Shorter remained in Davis’s band after the breakup of the quintet in 1968, playing on early jazz fusion recordings including In a Silent Way and Bitches Brew (both 1969). His last live dates and studio recordings with Davis were in 1970.

Until 1968, he played tenor saxophone exclusively. The final album on which he played tenor in the regular sequence of Davis albums was Filles de Kilimanjaro. In 1969, he played the soprano saxophone on the Davis album In a Silent Way and on his own Super Nova (recorded with then-current Davis sidemen Chick Corea and John McLaughlin). When performing live with Davis, and on recordings from summer 1969 to early spring 1970, he played both soprano and tenor saxophones; by the early 1970s, however, he chiefly played soprano.

Simultaneous with his time in the Davis quintet, Shorter recorded several albums for Blue Note Records, featuring almost exclusively his own compositions, with a variety of line-ups, quartets and larger groups, including Blue Note favourites such as Freddie Hubbard. His first Blue Note album (of 11 in total recorded from 1964 to 1970) was Night Dreamer, recorded at Rudy Van Gelder’s studio in 1964 with Lee Morgan, McCoy Tyner, Reggie Workman and Elvin Jones.

JuJu and Speak No Evil are well known recordings from this era. Shorter’s compositions on these albums are notable for their use of pentatonic melodies harmonised with pedal points and complex harmonic relationships; structured solos that reflect the composition’s melody as much as its harmony; and long rests as an integral part of the music, in contrast with other, more effusive, players of the time such as John Coltrane.

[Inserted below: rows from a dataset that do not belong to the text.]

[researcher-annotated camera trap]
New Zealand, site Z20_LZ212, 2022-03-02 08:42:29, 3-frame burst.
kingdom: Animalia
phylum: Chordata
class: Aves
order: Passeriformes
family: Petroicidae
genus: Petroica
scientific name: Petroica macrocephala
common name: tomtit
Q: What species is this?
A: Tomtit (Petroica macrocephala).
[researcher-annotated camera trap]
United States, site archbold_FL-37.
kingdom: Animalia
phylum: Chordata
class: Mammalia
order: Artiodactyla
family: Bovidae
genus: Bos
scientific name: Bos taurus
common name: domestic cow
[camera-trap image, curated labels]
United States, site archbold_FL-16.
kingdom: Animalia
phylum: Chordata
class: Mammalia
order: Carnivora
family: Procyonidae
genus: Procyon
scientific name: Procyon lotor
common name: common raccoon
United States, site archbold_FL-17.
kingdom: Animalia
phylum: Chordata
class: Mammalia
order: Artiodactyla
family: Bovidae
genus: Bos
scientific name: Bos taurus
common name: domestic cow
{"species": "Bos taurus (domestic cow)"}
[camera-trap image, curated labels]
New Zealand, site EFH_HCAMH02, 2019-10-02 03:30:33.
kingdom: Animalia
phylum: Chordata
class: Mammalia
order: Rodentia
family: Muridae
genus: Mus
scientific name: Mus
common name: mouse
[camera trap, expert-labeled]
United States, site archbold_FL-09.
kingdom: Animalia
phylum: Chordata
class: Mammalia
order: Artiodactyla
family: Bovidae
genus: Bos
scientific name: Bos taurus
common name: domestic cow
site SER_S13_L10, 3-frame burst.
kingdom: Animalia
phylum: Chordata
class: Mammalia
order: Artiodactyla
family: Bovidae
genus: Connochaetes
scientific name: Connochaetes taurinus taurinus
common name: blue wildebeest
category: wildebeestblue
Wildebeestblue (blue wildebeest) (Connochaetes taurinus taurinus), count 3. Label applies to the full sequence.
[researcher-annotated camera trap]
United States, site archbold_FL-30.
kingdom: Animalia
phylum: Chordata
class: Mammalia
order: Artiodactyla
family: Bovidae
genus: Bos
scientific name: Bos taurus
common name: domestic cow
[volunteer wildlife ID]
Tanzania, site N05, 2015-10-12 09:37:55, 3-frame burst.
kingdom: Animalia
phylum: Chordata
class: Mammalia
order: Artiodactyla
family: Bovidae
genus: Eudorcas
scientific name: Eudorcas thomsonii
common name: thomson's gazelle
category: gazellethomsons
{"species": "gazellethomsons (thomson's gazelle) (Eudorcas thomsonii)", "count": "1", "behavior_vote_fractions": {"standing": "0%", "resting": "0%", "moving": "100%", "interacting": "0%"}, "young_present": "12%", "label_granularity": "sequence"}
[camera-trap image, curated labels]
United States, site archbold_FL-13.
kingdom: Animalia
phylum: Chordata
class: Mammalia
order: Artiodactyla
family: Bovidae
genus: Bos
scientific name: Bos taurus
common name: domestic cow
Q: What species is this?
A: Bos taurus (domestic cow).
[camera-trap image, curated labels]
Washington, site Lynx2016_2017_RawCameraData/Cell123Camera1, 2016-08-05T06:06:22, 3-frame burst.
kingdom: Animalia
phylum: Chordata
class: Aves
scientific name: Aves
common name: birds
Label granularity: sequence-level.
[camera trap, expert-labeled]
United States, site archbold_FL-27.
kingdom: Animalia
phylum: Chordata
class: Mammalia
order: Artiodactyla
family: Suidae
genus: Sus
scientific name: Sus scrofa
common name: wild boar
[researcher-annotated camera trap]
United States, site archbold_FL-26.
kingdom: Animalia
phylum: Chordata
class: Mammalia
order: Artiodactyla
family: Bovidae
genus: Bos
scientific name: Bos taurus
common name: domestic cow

The later album The All Seeing Eye was a workout with a larger group, while Adam’s Apple of 1966 was back to carefully constructed melodies by Shorter leading a quartet. Then a sextet again in the following year for Schizophrenia with Hancock and Carter plus trombonist Curtis Fuller, alto saxophonist/flautist James Spaulding and strong rhythms by drummer Joe Chambers.

Shorter also recorded occasionally as a sideman (again, mainly for Blue Note) with Donald Byrd, Tyner, Grachan Moncur III, Hubbard, Morgan, and bandmates Hancock and Williams.